- **Work item**
Retype the text of every item below word for word, leaving out the pictures.
+++ Supplied information +++
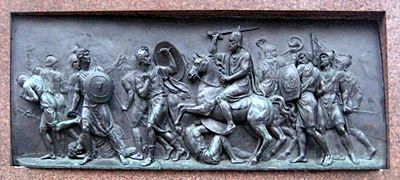 Archivo:Monument to Minin and Pozharsky - pedestal 01 by shakko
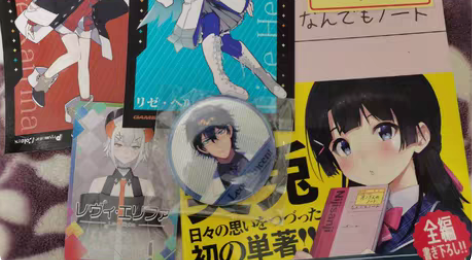 包邮彩虹社 nijisanji 同人谷 月...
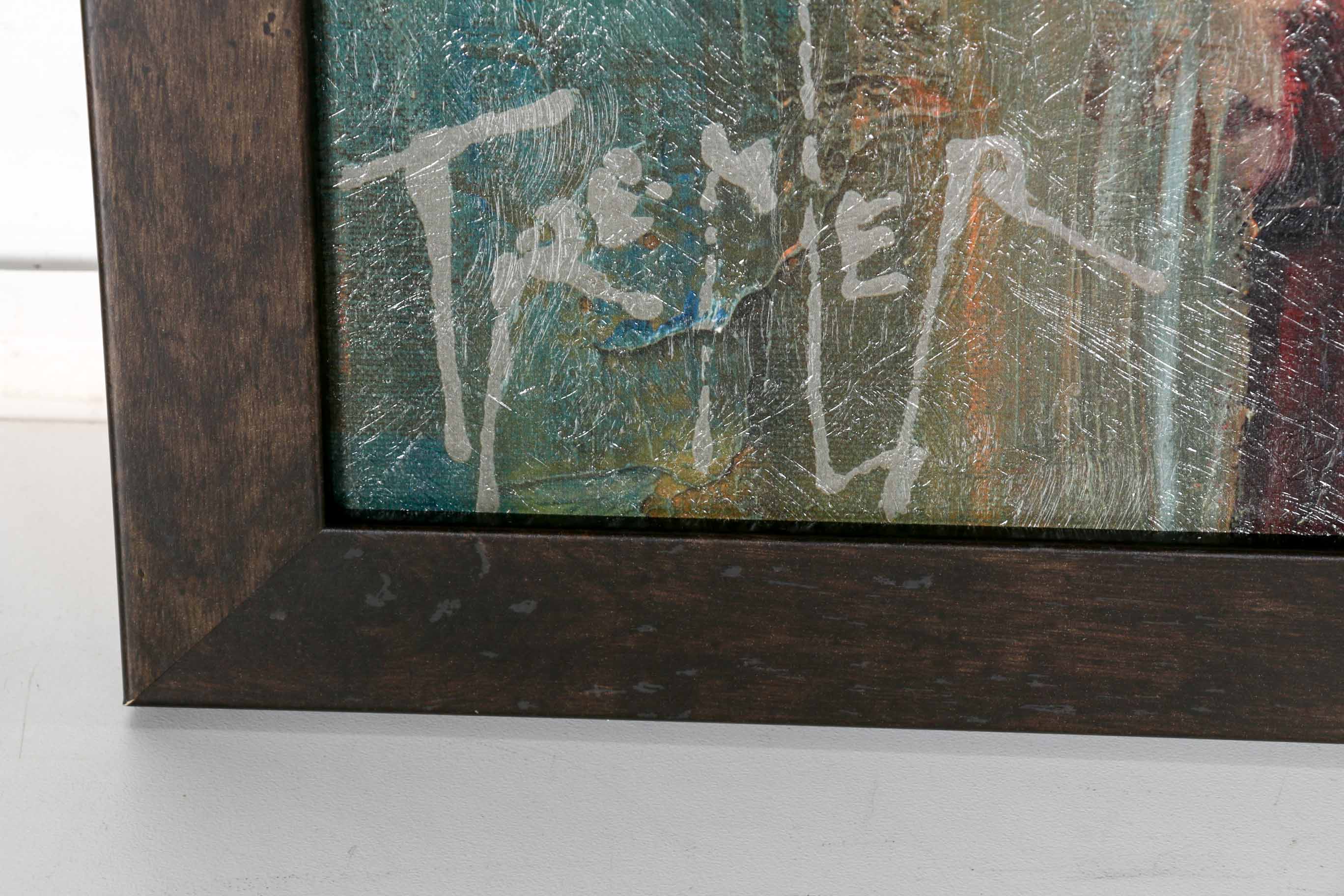 Framed Offset Lithographs After Yuri Tremler "Warm Reflections"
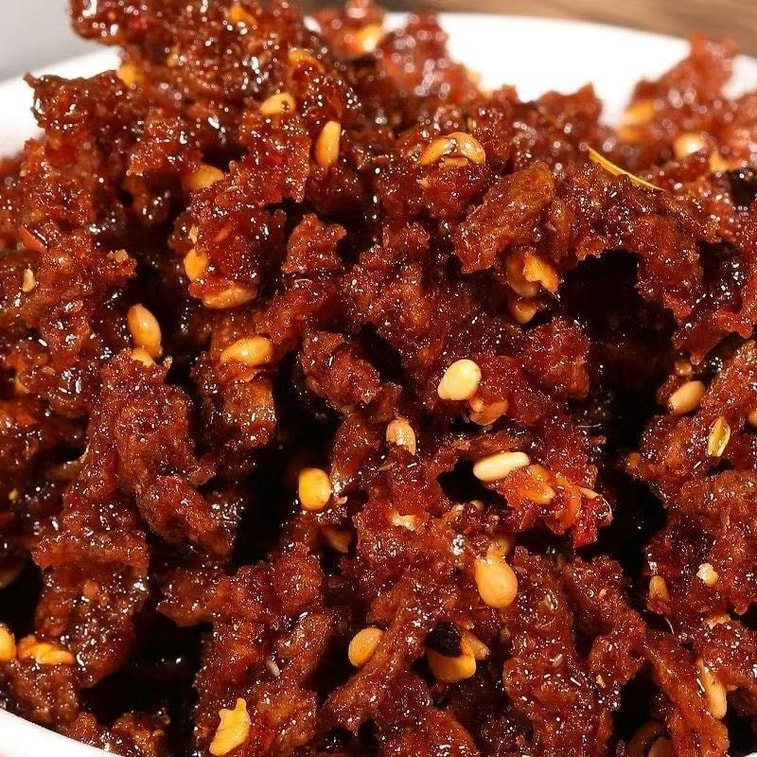 皓浩 牛仔骨素肉辣条 零食 麻辣辣条 16g*6包【96g】 儿时怀旧零食 香辣味 小吃 休闲食品 3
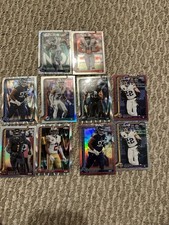 2025 Topps Chrome Football Parallel Lot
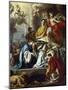 St. Januarius Visited in Prison by Proculus and Sosius-Francesco Solimena-Mounted Giclee Print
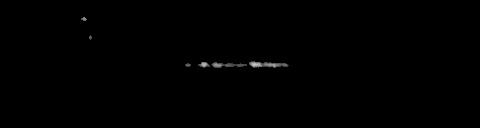 Processed fireball image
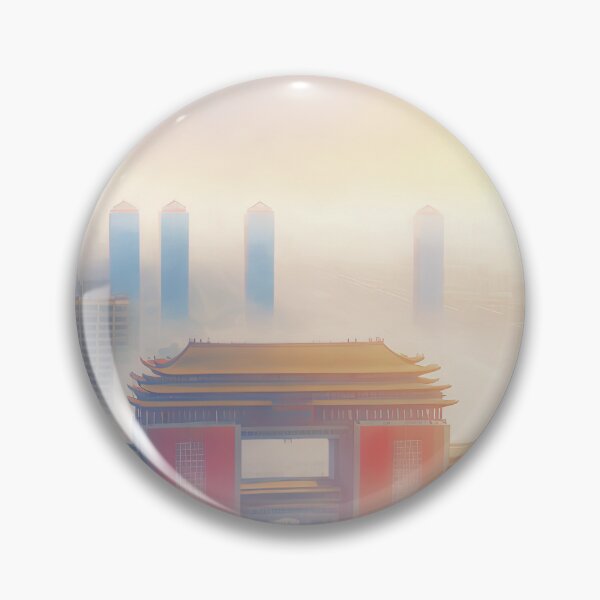Item preview, A beautiful watercolour Beijing, China metropolitan area. designed and sold by DSAHART.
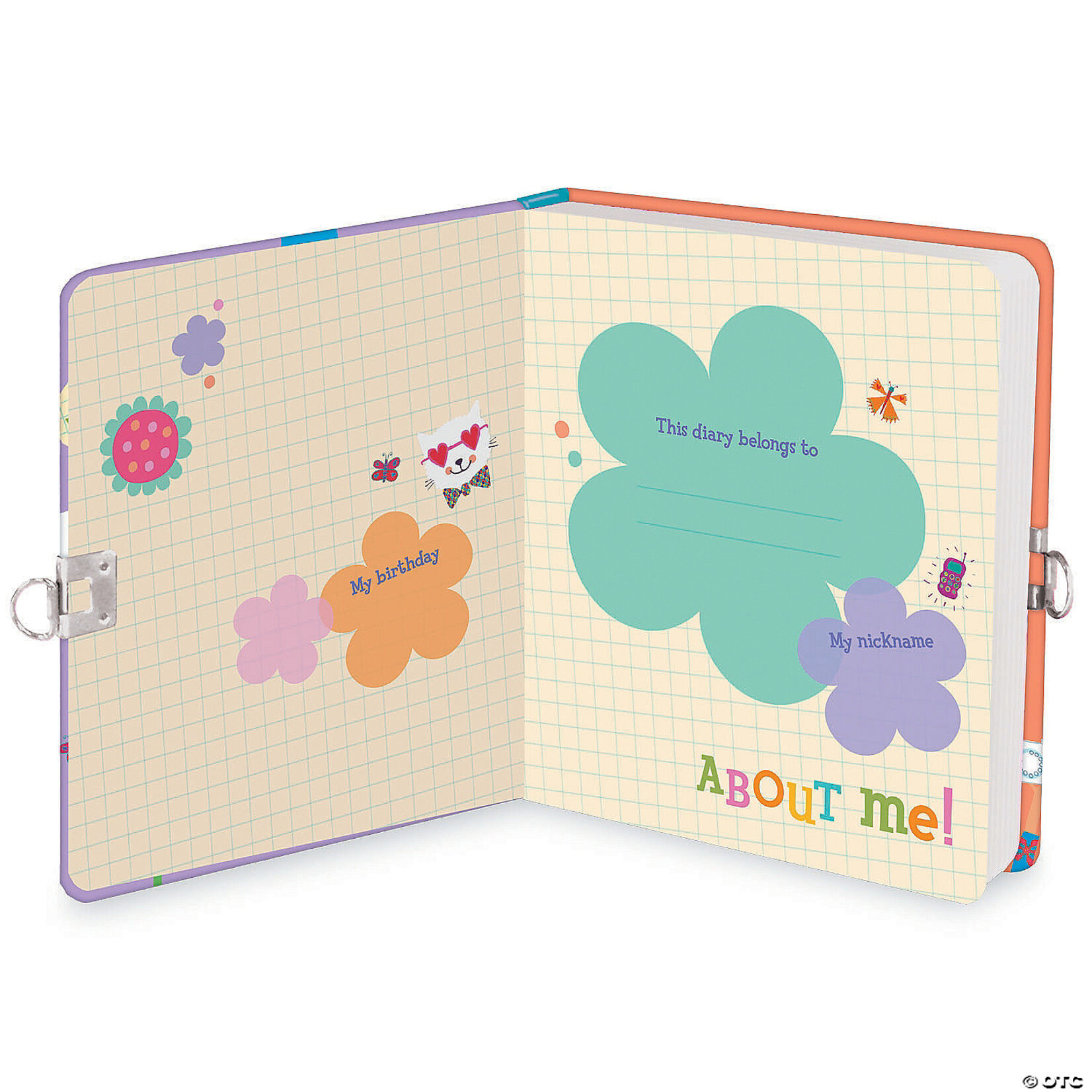 Mindware Peaceable Kingdom All About Me Diary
+++
- **Task answer**
 Archivo:Monument to Minin and Pozharsky - pedestal 01 by shakko
 包邮彩虹社 nijisanji 同人谷 月...
 Framed Offset Lithographs After Yuri Tremler "Warm Reflections"
 皓浩 牛仔骨素肉辣条 零食 麻辣辣条 16g*6包【96g】 儿时怀旧零食 香辣味 小吃 休闲食品 3
 2025 Topps Chrome Football Parallel Lot
 St. Januarius Visited in Prison by Proculus and Sosius-Francesco Solimena-Mounted Giclee Print
 Processed fireball image
Item preview, A beautiful watercolour Beijing, China metropolitan area. designed and sold by DSAHART.
 Mindware Peaceable Kingdom All About Me Diary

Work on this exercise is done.